Documento ▸
━━━━━━━━━━━━━━━━━━━━

Atenta a alegação de facto do Autor, cumpre analisar se o motivo justificativo era real ou se o mesmo foi utilizado falsamente para poder o Réu recorrer à contratação a termo, situação em que a consequência é a requerida pelo Autor – considerar-se o contrato de trabalho celebrado entre as partes sem termo – art. 147.º do Código do Trabalho.

Para a apreciação de tal questão releva a matéria de facto descrita sob os pontos 32. a 36. (se bem que relativamente a este importa ter em conta que não se trata de substituição do Autor, como consta da resposta à matéria de facto), 39. a 41. e 52. a 61.

Analisada tal matéria de facto, resulta que não obstante o lançamento de campanhas ser prática corrente da actividade do Réu e fazerem parte do seu marketing habitual, por vezes, aquando do lançamento das mesmas e durante a sua duração, o mesmo tem necessidade de aumentar o número de trabalhadores nos balcões onde a promoção das campanhas e a afluência do público às mesmas é mais expressiva (porque não têm igual expressão em todos os balcões), para fazer face a acréscimo de trabalho decorrente quer do aumento de clientela para as referidas campanhas, quer do desenvolvimento de actividades promocionais, de esclarecimento e de angariação.

No que se refere ao caso concreto do Autor, o Réu logrou provar que no segundo semestre de 2009 lançou a Campanha Promocional denominada “…” que consistia na captação de recursos de clientes; que, para que a Campanha tivesse a aceitação e o êxito projectados, era necessário que os Balcões da Ré desenvolvessem actividades promocionais e de esclarecimento dos contornos da mesma e do produto oferecido, quer junto dos clientes já fidelizados, quer junto de potenciais clientes a angariar, sendo necessário contactar clientes, fazer a apresentação e a explicação do produto oferecido na Campanha, elaborar simulações e proceder ao preenchimento electrónico de propostas de adesão; que tal fez que houvesse um acréscimo do trabalho já existente em diversos Balcões, nomeadamente o de L...; que o próprio balcão de solicitou trabalhador para fazer face a necessidades determinadas pelo acréscimo de trabalho.

Mais logrou provar que a campanha, podendo terminar a qualquer momento, tinha a primeira avaliação da sua viabilidade económica prevista para o final do 1.º semestre de 2010; que dessa avaliação resultou que as condições especiais atribuídas aos clientes no primeiro ano corresponderam aos objectivos traçados pela Ré e a campanha foi prorrogada por mais seis meses; que, por isso, foi renovado o contrato com o Autor; que, após nova avaliação efectuada no 3.º trimestre de 2010, a Ré concluiu que a mesma continuava a ter boa aceitação junto dos clientes do Banco e decidiu manter a atribuição de tais condições especiais por mais seis meses, tendo renovado o contrato com o Autor.

━━━━━━━━━━━━━━━━━━━━

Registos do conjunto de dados
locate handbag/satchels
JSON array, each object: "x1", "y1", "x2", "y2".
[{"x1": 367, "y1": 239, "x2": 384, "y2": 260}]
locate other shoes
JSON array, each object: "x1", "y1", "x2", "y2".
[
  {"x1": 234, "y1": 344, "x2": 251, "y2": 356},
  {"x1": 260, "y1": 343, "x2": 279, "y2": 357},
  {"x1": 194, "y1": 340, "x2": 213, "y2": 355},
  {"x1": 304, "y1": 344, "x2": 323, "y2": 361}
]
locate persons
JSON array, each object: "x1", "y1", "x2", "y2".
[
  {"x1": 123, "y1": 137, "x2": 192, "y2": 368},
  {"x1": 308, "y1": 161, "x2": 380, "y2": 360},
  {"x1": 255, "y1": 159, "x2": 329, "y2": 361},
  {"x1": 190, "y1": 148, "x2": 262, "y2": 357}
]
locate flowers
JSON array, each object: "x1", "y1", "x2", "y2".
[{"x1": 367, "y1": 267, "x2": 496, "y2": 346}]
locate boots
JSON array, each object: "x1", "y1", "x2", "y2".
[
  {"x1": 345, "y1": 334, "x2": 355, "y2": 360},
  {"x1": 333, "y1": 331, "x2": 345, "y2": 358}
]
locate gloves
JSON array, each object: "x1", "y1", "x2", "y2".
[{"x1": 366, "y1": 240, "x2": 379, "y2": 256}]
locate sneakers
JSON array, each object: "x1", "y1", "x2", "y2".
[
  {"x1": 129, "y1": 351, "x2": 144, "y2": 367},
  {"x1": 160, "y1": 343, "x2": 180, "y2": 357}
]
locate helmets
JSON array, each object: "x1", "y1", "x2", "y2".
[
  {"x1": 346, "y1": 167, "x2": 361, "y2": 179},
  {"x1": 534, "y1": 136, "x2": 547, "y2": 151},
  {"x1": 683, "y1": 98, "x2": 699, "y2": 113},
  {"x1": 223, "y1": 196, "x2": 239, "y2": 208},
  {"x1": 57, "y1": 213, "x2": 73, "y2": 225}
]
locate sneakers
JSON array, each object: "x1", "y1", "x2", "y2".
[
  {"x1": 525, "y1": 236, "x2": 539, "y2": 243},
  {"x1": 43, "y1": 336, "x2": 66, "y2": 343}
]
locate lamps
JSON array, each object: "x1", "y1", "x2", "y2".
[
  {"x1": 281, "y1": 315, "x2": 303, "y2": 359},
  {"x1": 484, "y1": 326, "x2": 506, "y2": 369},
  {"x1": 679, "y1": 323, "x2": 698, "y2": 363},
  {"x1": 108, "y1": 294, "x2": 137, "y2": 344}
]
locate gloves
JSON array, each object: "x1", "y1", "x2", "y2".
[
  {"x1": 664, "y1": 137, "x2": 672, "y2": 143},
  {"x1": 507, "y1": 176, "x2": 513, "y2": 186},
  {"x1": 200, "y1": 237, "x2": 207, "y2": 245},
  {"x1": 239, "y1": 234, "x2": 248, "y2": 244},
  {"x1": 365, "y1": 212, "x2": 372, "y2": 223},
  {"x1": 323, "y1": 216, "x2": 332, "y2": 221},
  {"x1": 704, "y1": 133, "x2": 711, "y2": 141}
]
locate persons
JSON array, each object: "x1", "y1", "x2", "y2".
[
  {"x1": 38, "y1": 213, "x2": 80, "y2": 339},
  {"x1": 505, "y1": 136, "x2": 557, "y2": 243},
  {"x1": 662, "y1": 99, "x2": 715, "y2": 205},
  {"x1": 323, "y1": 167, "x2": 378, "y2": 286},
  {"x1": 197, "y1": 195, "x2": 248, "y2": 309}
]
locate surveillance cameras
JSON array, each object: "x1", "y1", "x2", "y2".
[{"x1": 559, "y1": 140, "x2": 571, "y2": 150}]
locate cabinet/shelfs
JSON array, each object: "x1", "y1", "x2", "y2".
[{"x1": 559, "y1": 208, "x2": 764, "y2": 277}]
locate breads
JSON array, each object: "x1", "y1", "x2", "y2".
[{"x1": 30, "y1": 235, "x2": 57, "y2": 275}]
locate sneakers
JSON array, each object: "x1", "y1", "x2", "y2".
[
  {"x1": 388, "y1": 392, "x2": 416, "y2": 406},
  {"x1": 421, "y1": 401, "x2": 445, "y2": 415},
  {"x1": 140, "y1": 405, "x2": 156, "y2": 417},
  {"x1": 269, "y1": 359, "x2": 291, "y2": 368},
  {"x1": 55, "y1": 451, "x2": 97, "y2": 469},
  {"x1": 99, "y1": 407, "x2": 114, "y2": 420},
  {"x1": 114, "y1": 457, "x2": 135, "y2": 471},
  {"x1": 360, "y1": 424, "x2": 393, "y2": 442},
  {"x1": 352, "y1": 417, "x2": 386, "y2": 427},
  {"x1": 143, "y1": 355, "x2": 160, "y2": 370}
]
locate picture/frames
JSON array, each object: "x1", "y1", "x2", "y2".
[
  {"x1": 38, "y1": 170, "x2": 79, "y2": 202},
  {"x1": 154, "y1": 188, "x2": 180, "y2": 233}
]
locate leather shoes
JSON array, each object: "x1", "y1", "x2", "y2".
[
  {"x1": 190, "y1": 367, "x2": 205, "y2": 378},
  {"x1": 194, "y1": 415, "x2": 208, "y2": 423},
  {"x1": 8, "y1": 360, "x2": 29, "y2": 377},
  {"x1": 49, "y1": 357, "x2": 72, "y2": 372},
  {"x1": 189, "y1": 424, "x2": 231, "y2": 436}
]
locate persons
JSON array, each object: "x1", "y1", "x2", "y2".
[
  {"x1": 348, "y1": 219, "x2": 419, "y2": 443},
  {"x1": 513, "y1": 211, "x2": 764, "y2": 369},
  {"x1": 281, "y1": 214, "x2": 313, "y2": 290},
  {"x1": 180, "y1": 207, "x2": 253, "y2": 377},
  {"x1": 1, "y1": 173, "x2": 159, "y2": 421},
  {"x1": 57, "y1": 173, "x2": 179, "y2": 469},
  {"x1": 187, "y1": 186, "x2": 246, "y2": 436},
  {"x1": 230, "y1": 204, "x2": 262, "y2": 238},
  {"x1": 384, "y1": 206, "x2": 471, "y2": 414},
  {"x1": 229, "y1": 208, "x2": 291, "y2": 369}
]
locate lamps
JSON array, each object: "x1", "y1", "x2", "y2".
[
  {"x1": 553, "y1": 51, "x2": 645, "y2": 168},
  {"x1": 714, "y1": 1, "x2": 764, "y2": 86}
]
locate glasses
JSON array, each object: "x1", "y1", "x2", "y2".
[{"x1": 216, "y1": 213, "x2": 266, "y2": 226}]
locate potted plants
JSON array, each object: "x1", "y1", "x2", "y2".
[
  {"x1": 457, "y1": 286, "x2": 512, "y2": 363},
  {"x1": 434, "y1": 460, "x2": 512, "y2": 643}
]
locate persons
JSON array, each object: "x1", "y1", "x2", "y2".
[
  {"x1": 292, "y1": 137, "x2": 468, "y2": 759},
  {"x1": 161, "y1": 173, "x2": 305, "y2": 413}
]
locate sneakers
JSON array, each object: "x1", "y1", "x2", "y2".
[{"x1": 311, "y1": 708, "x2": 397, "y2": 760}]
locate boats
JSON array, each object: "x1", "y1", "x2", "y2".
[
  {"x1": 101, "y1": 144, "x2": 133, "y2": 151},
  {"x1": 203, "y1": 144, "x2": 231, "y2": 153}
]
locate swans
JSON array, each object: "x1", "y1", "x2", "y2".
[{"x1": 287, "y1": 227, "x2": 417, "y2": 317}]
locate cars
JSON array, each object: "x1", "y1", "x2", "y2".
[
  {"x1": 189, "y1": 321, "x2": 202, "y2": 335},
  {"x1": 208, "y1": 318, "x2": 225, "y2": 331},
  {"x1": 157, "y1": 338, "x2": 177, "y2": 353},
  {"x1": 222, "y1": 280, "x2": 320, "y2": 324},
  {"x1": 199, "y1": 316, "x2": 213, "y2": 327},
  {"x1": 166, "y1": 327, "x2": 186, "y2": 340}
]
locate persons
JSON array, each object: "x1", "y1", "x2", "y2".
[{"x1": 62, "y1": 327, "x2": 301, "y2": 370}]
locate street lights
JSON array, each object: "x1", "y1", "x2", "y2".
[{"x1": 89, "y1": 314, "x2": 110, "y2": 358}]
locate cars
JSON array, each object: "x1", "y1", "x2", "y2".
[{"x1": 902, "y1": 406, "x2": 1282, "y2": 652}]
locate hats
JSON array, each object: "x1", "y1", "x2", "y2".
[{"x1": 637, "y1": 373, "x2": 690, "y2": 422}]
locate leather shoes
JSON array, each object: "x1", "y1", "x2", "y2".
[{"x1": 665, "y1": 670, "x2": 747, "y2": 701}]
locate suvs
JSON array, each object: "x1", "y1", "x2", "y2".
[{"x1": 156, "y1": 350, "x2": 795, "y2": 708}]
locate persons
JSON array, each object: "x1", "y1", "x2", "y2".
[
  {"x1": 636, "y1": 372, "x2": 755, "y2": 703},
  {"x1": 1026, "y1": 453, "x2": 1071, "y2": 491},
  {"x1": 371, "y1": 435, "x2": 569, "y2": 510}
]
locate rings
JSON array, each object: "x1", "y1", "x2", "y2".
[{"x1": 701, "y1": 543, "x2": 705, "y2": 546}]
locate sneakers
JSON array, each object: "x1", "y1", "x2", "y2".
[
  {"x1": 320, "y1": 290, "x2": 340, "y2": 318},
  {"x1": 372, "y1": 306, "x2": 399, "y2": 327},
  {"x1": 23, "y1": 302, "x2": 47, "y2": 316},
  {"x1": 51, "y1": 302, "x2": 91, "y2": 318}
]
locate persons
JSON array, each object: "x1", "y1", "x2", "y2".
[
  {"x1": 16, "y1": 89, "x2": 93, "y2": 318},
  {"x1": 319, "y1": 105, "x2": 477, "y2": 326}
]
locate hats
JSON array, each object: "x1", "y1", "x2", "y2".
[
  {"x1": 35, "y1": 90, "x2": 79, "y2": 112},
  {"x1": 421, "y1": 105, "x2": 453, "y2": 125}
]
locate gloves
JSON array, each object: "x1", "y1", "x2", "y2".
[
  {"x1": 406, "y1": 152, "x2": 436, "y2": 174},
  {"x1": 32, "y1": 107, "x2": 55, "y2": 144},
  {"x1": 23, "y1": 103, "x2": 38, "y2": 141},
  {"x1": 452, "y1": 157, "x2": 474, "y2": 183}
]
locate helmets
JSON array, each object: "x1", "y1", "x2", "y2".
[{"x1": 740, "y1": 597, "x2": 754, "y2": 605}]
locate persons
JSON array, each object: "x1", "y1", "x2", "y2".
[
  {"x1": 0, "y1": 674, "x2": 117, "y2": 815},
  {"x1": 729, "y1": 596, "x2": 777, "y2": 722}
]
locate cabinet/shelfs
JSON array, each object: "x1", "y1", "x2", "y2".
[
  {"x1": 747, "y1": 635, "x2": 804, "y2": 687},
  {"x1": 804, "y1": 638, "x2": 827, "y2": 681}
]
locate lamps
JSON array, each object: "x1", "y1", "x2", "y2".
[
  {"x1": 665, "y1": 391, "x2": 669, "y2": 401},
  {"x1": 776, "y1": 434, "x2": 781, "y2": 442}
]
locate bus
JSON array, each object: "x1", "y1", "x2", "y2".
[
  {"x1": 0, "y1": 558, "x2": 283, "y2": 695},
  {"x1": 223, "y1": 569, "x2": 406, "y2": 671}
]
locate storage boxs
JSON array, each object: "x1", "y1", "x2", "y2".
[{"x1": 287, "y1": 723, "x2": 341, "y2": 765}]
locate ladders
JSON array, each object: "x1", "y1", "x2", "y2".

━━━━━━━━━━━━━━━━━━━━

Tarefa proposta 1 ▸ Enumere as ações que, segundo o texto sobre a contratação a termo, era necessário realizar no âmbito das atividades promocionais e de esclarecimento da Campanha.
Tarefa proposta 2 ▸ De acordo com o texto sobre a contratação a termo, para quando estava prevista a primeira avaliação da viabilidade económica da campanha?
Tarefa proposta 3 ▸ Prolongue o texto sobre a contratação a termo, começando logo após a última frase apresentada.

Resultado do exercício 1 ▸
- Contactar clientes
- Fazer a apresentação e a explicação do produto oferecido na Campanha
- Elaborar simulações
- Proceder ao preenchimento electrónico de propostas de adesão

Resultado do exercício 2 ▸ Para o final do 1.º semestre de 2010.

Resultado do exercício 3 ▸
Mais resulta que a Ré comunicou a cessação do contrato, por escrito e com antecedência, depois de terminada a campanha.

Por todo o exposto, verifica-se que o contrato de trabalho a termo celebrado fazia menção expressa a motivo justificativo para a sua celebração, que o mesmo se verificava aquando da celebração e renovação do contrato, não resultando dos autos elementos que permitam concluir pela falsidade do motivo justificativo.

Nestes termos conclui-se que a partes se encontravam ligadas entre si por contrato de trabalho a termo certo, que cessou de forma válida nos termos do disposto nos arts. 343.º/a), 344.º/1 e 2 do Código do Trabalho, pelo que improcede a acção.

Após esta transcrição dos termos da fundamentação da sentença que sindicou, prossegue a narrativa:                                                       

“Ora, face à matéria de facto apurada, não podemos deixar de acompanhar a sentença recorrida.

Na verdade, a redacção da cláusula do contrato respeitante ao motivo do termo encontra-se devidamente concretizada, ou seja, dela consta o motivo – para prover ao acréscimo excepcional da actividade do primeiro contraente –, concretizando-se o mesmo ao referir que resulta do lançamento da campanha “poupança cresce mais” e, por fim, estabelecendo a relação entre aquele motivo e a duração do contrato, ao consignar-se que se estima que tal acréscimo da actividade tenha a duração estabelecida no número anterior, isto é, a duração de 6 meses (a mesma duração do contrato), sem esquecer que o A. foi contratado para exercer as funções de empregado bancário, sem função específica de enquadramento.

Assim, a fundamentação constante do contrato em análise contém factos que estabelecem a relação entre a justificação invocada e o termo estipulado, ou seja, factos dos quais se retira o porquê da estipulação do prazo de 6 meses.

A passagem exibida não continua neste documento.